I numeri, in breve. L’M6 ha una CPU a 12 core, una GPU a 12 core e quello che Apple chiama Dual Neural Engine a 16 core, una versione raddoppiata del blocco di chip AI dedicato, che Apple valuta fino al doppio del picco di calcolo AI della generazione precedente. La memoria parte da 16 GB e arriva a 32 GB, con una larghezza di banda di 170 GB/s. L’M5 Ultra è il più grande: CPU fino a 36 core, GPU fino a 80 core e fino a 512 GB di memoria unificata a 1,2 TB/s. Apple dichiara fino a 4,5 volte il calcolo della GPU AI dell’M3 Ultra che sostituisce. I prezzi iniziali dichiarati collocano il nuovo Mac mini intorno a $ 899 e Mac Studio intorno a $ 5.499, circa $ 100-200 al di sopra dei livelli che sostituiscono.

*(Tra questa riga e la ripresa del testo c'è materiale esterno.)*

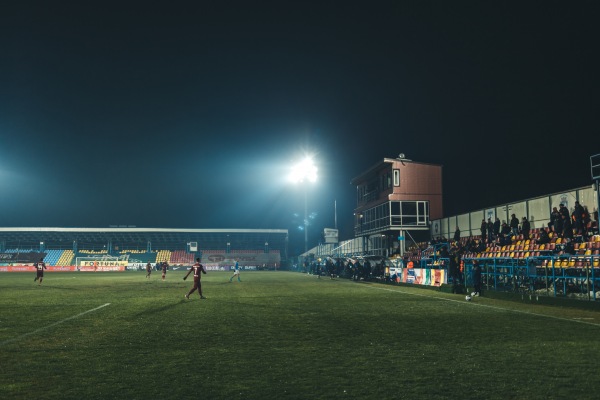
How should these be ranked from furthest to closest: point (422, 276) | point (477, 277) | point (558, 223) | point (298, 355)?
point (422, 276) < point (558, 223) < point (477, 277) < point (298, 355)

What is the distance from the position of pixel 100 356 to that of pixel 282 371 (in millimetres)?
3334

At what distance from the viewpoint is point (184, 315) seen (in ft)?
50.6

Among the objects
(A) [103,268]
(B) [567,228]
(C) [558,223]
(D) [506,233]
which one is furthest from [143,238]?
(B) [567,228]

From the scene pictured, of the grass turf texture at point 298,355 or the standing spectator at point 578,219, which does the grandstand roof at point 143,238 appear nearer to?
the standing spectator at point 578,219

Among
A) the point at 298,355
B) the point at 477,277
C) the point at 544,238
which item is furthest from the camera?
the point at 544,238

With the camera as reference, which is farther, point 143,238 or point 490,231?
point 143,238

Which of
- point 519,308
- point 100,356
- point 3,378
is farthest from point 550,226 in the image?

Cosa sta succedendo qui: due numeri contano più degli altri, e nemmeno il numero di core della CPU. Il primo è la larghezza di banda della memoria, la velocità con cui il chip può trasferire i dati, perché eseguire localmente un modello linguistico di grandi dimensioni è principalmente un problema di memoria piuttosto che un problema di matematica. Il secondo è la dimensione della memoria unificata, poiché un modello deve rientrare nella memoria per essere eseguito. 512 GB in un desktop che puoi portare con una mano è il titolo: spazio sufficiente per modelli che fino a poco tempo fa necessitavano di un rack di GPU server. “2 nanometri” è un’etichetta di produzione piuttosto che una misura letterale, ma significa più transistor nello stesso spazio e meno potenza per lo stesso lavoro. Apple non li commercializza come macchine IA per caso. La sua tesi è che il modello interessante che si desidera eseguire dovrebbe funzionare sulla scrivania, non nel data center di qualcun altro.
Che cosa significa per te: se non hai mai eseguito un modello di intelligenza artificiale sul tuo computer, non c’è nulla di urgente e un Mac attuale gestisce già bene chat, trascrizione e strumenti di immagine. Se sei stato incuriosito dall’intelligenza artificiale locale, dove il modello viene eseguito sul tuo computer e i tuoi dati non lo lasciano mai, questo è il segnale più chiaro che l’hardware sta arrivando per renderlo normale piuttosto che di nicchia. Per gli sviluppatori e i piccoli team che lavorano con modelli open-weight, un Mac Studio da 512 GB è ora una seria alternativa al noleggio di GPU cloud a ore e vale la pena pagare un anno di bollette cloud. Vale la pena mantenere le aspettative radicate: le affermazioni sul moltiplicatore di Apple sono cifre massime in condizioni ideali e la velocità nel mondo reale su qualsiasi modello sarà inferiore.
Fonti
Claude ora ti ricorda in un posto invece che in due
Anthropic ha unito i sistemi di memoria dietro Claude Chat e Claude Cowork il 25 agosto. È attivo per impostazione predefinita, gli argomenti sensibili sono disattivati per impostazione predefinita e puoi leggere ed eliminare tutto ciò che conserva.